The Walker Curates the News: 03.16.15

 Paul Chan, “Sock N Tease”, Concrete, cords, shoes, and video projectors with digital color video, silent, 2013 Courtesy the artist and Greene Naftali, New York


Paul Chan, Sock N Tease, 2013. Courtesy the artist and Greene Naftali, New York

Nonprojections for New Lovers, the new Hugo Boss Prize exhibition,  showcases work by artist and experimental publisher, Paul Chan. The artist’s “nonprojections” expand the concept of the moving image as medium, as they use project onto thin air, not a screen or wall. “I wanted to create a new relationship with the notion of what a projection is,” he said. “Moving images are projected fairly regularly on sides of buildings, giant LCD screens, taxicabs. I wanted to understand what a projection is, without it having to be part of that continuum. Anything that projects out and becomes a rectangular square format is the same to me now, no matter how colorful, how spectacle-like, how important the images or the information,” he says. The exhibition is on view through May 13.
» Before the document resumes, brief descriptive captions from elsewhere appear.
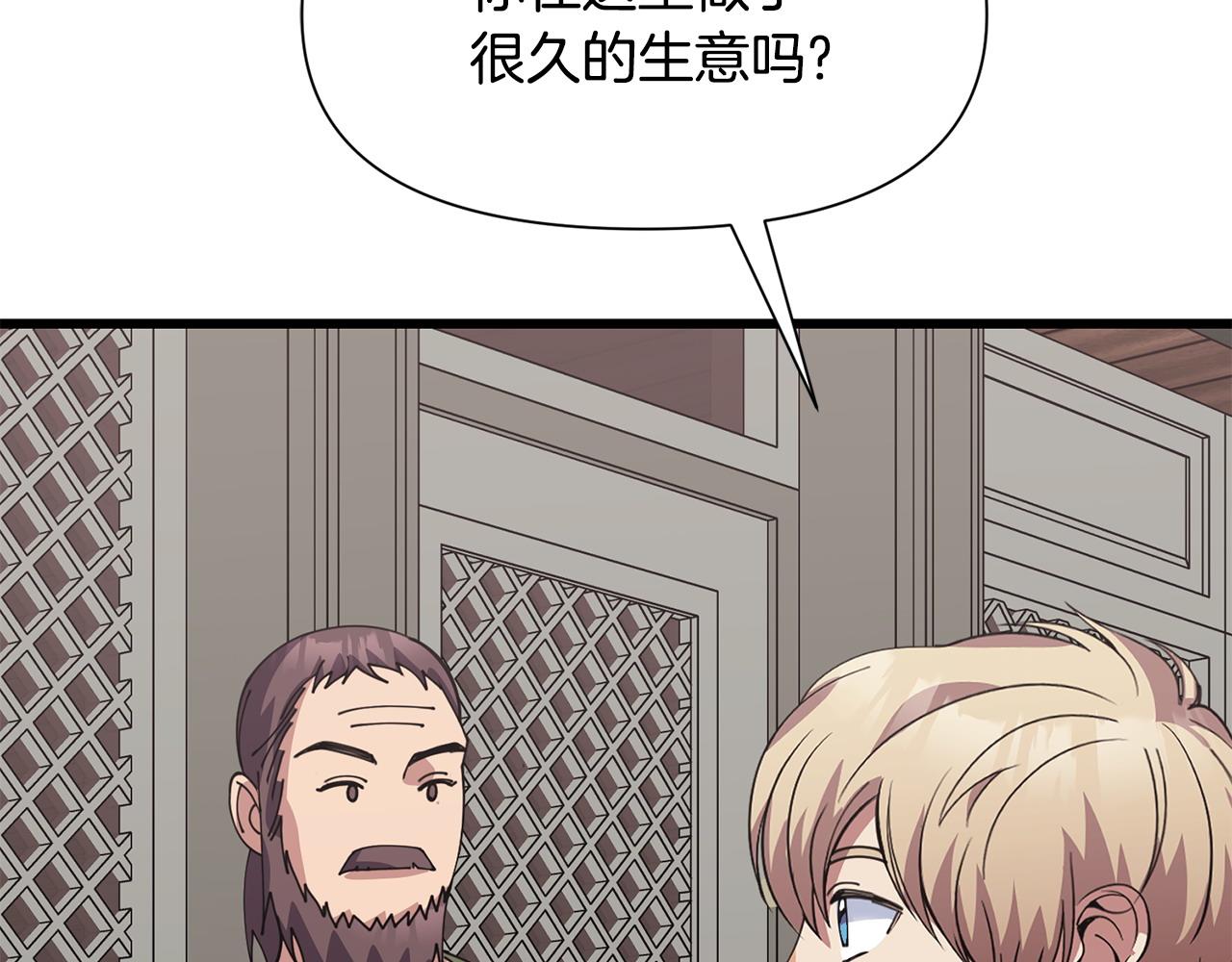 第57话 芝士的销路135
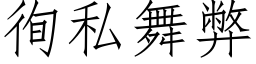 徇私舞弊 (仿宋矢量字庫)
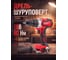 Дрель шуруповерт аккумуляторная BD 2030 Dli ALL1 WORTEX BD2030Dli0029 ЦВ-0521857456 2
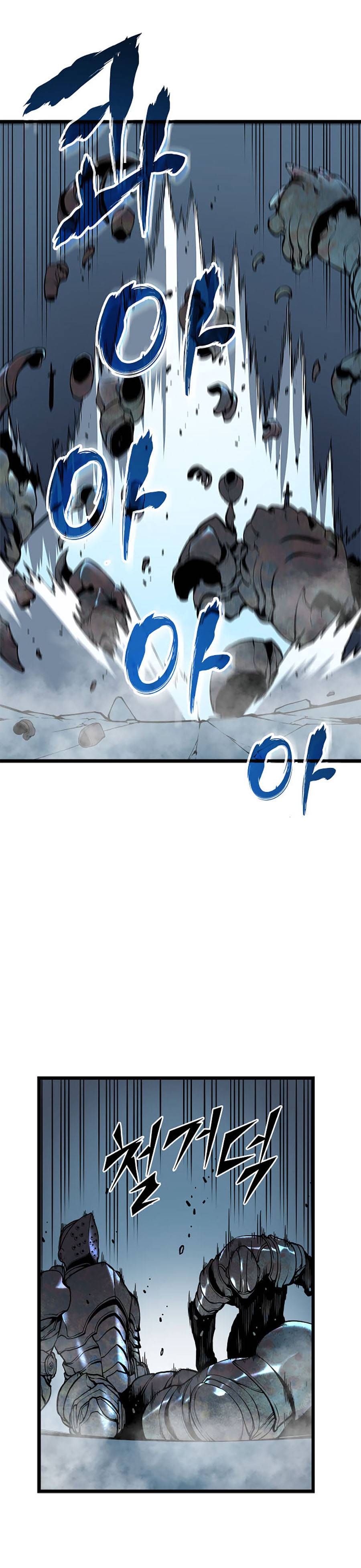 Solo Leveling - Tôi Thăng Cấp Một Mình chapter 44 - Upload bởi truyensieuhay.com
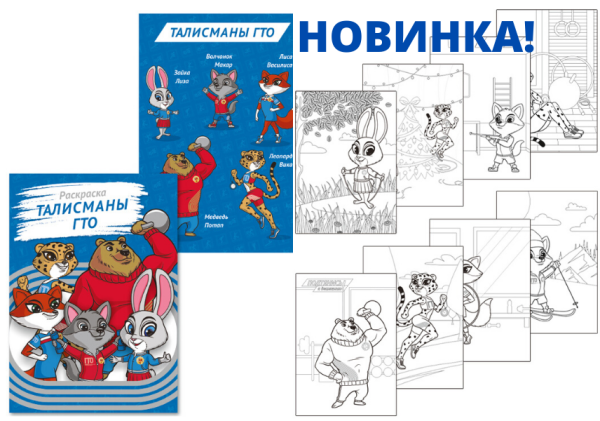 Талисманы ГТО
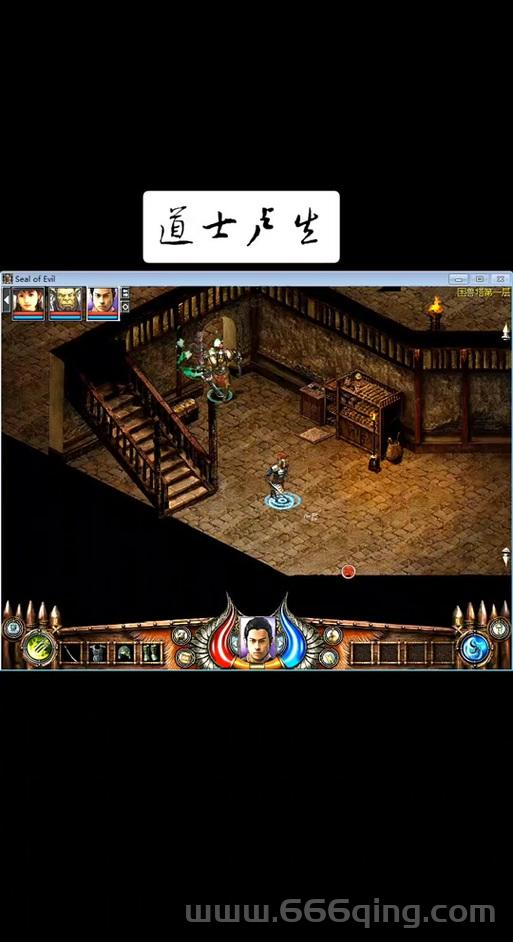 秦殇攻略怎么玩才厉害？新手入门看这篇就够了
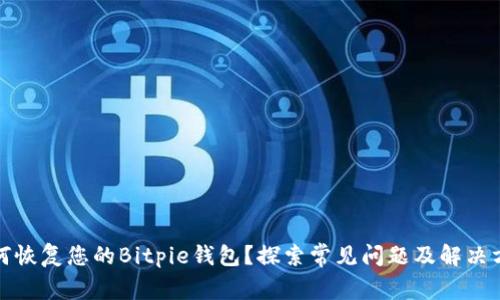 如何恢复您的Bitpie钱包？探索常见问题及解决方案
  • For his newest body of work, photographer and geographer Trevor Paglen pairs a photograph, often of an idyllic scene—sunbathers at Mastic Beach, New York, for instance—with a research collage that maps the site’s relationship to the NSA’s massive data-combing efforts. The result: a new kind of landscape art “made up of our own information.”
  • In her study of online museum publishing, Rhizome’s Orit Gat found that fifty percent of American arts organizations maintain a blog—all sharing the belief that “online publishing expands the museum’s audience, making it a potentially global one.” Digital arts publishing is a theme near and dear to Gat: she also edited the new (and final) edition of Bard’s Red Hook Journal, which includes perspectives on digital arts publishing by thinkers including Sarah Hromack and Dushko Petrovich.
  • Michael Graves, one of the most prominent American architects and designers of the twentieth century, has died at the age of 80. A member of the New York Five, Graves is best known for designing the postmodern Portland Building and his iconic teakettle designs.
  • In The Collection and the Cloud Amelia Abreu discusses the lengths that Internet archivists are willing to go to in order to organize and protect online data as we approach a possible “digital dark age.” The Internet Archive, a San Francisco-based digital library, is situated in a former Christian Science temple. Its sanctuary wall is lined with lofty server towers that remind us of “the infrastructure needed in order to collect and preserve digital things.”
  • The City of Sacramento has approved the public installation of Jeff KoonsColoring Book sculpture, but the price tag—$7.5 million—has some artists arguing that the city’s money would be better spent on art produced locally.
  • In an interview with Zachary Kaplan, Astra Taylor counters the hype for digital “democracy” and market-driven culture, arguing that state subsidy could provide better spaces for democracy in a more economically sustainable manner: “New technologies amplify old media hierarchies. So if continuity is what we are dealing with, then some of the old solutions—if we want to call them that—to media consolidation, commercialism, centralization could still work, too. These are regulatory ideas, public investment in media, and so forth.”